By Wendell P. Simpson
Talk about irony colliding with metaphor to make a statement about arrogance.
Take the famous statue of the charging Wall Street bull that stands sentry over New York City’s financial district. The icon has stood in Lower Manhattan since 1989, appearing in ads, in movies and on book covers as the symbol of the banking and investment industry’s efficacy in managing the financial stability of the American economy.
Ironically, the piece was installed in NYC’s Bowling Green Park as an act of insurrection. Artist Arturo Di Modica created the piece in 1989 as a symbol of the bullish resilience of the American people in the face of the calamity brought on by the debacle of the Stock Market Crash of 1987. Di Modica never got permission from the city to set the sculpture up; he just thought it up and did it.
In the interim, the massive egos that run Wall Street have presumed to adopt the statue as an homage to itself; the nerve, huh? And it is said a peek underneath the rampaging bull reveals a set of bronze balls equal to the proportions of the hubris displayed by the banking/investment industry since the economic collapse that its greedy machinations caused and the nearly $800 billion in taxpayer bailout money that saved its ass.
When banks wrote all of those sub-prime mortgages with low monthly payments, high interest rates and exploding balloon payments; and when brokerage houses invested in risky and speculative assets and ventures, they sacrificed security and solvency for the sake of greed and expediency. Wall Street’s unconscionable arrogance allowed it to devise a scheme that would provide it massive profits in the short term while setting the rest of us up for long term suffering.
“The economic crisis our nation finds itself in is a result of unbridled greed, a lack of responsible, and poor ethics,” said financial expert Chuck Young of the blog Rebel Traders. “One could even make the case that the actions that have created the largest financial since the Great Depression are even criminal.”
In an effort to ameliorate the mess, the Federal Reserve kept interest rates artificially low. Stock values surged as did the value of commodities, such as gold and oil ballooned; but unemployment continued to hover dangerously around 10.2 %, while the dollar tanked against world currencies, and manufacturing and production slipped to a crawl. According to the concerns of many economists, this meant that our economic recovery was built on a speculative economic bubble that could have burst at any time.
A year later, however, according to some of those same critics, the banks are still working with a surge of risky assets bolstered by artificially deflated interests rates and zero-interest credit to the banks, and huge debt—and they warn that if the modus operundi of Wall Street isn’t curtailed, we can and probably will go back down the road to collapse.
Which brings us to H.R. 4173, the Wall Street Reform and Consumer Protection Act. Last week a Senate investigative committee grilling executives of Goldman Sachs about its role in the sub-prime mortgage fiasco drowned in a sea of attitude, denial, doublespeak and unintelligible mumbling.
Sen.
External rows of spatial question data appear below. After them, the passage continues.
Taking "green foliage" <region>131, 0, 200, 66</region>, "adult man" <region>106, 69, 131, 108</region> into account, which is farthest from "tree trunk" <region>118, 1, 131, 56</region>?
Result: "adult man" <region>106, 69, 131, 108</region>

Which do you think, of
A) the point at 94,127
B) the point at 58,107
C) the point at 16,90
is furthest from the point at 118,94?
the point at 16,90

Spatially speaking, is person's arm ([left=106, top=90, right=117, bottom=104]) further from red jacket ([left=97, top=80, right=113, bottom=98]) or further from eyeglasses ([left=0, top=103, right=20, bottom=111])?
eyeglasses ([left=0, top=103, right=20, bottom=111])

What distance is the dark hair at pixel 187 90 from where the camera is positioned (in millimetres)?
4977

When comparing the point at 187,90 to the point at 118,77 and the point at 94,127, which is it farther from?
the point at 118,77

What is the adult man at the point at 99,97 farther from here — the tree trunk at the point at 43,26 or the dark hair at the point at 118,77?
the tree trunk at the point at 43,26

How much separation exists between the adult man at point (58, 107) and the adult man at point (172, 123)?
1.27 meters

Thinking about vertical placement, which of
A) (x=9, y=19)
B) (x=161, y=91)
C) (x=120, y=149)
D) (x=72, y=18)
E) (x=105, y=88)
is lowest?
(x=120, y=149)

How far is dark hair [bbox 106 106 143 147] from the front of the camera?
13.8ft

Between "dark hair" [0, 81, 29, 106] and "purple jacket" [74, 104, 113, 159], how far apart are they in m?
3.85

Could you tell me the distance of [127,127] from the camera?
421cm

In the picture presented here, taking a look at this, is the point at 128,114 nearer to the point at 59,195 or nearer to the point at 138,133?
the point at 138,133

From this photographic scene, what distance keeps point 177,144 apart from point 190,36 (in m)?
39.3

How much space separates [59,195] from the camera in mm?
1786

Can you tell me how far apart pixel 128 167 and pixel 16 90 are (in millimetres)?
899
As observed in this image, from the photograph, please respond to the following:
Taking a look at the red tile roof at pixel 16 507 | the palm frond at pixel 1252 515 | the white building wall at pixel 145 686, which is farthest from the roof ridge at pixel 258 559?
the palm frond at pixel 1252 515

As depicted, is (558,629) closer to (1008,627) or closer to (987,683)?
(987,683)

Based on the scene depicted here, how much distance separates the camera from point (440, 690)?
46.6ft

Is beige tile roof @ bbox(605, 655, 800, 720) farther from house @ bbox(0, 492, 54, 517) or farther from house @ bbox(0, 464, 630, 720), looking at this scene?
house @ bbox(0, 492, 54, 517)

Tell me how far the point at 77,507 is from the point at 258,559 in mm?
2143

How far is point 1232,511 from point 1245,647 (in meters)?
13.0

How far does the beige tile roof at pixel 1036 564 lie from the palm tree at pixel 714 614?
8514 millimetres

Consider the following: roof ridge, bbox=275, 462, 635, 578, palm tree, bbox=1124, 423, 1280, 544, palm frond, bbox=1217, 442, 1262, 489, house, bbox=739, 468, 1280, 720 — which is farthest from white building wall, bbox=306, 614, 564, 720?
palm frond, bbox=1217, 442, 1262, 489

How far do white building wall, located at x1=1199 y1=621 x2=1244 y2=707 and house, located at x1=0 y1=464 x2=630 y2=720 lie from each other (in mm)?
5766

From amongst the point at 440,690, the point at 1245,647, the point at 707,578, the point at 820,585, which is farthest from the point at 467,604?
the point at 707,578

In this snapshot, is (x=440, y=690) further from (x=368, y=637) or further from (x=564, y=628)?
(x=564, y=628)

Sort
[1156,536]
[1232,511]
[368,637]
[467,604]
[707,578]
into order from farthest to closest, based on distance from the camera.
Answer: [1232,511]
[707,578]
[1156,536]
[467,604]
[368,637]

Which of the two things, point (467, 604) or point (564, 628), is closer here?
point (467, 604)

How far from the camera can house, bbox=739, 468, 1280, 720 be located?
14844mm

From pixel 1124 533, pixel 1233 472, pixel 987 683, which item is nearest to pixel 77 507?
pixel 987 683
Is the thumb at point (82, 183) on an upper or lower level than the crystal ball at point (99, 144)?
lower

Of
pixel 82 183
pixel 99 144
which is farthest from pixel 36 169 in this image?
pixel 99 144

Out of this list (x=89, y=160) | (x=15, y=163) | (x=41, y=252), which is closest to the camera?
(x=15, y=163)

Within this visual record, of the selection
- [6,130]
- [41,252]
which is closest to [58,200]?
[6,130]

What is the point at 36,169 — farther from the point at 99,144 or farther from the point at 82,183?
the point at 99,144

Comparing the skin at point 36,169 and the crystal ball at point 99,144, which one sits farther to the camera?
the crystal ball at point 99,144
Carl Levin (D-MI) slammed Goldman Sachs CEO Lloyd Blankfein over an inter-office company email that described home loan securities and other financial products sold by the firm as “crap” and “one [expletive] deal.”
“They’re buying something from you and you are betting against it,” Levin said, “and you want people to trust you?
“Should Goldman Sachs be trying to sell [expletive] deals?”
The reform bill is supposed to curtail these kinds of activities—but will it?
Some critics—and I’m not talking about just the right-wing nuts who slam everything Obama and the Democrats do —claim that the Democratic version of the reform bill could institutionalize the notion of taxpayer funded bailouts. Others are concerned that reform as written ostensibly to guarantee their survival will allow the big banks to become larger and seemingly more indispensible. Still others suggest that at the heart of the problem is a Congress that has become the de facto enforcement arm of the corporate mandate and until the government can extract itself from that relationship, it will not be effective policing.
In the meantime, the Republicans are standing firmly on the side of the greedy robber barons while the banks and the brokers do their best to stonewall the American people. Last week, during Senate committee hearings, the heads of the investment houses sat on their hands and mumbled unintelligible jargon and sinewy logic and dared anyone to challenge them—or even admit that no one knew what the hell these Wall Street Rasputins were going on about.
And of course, none of that considers that Obama really is a corporatist who doesn’t want to jack Wall Street up. Could it be because Goldman Sachs wrote his biggest campaign check? I’m just asking…
The bottom line is, while the two percent of Americans who control 98% of its economic resources, continue to spin their wheels on real reform, the American people continue to sink into the muddy waters of insolvency.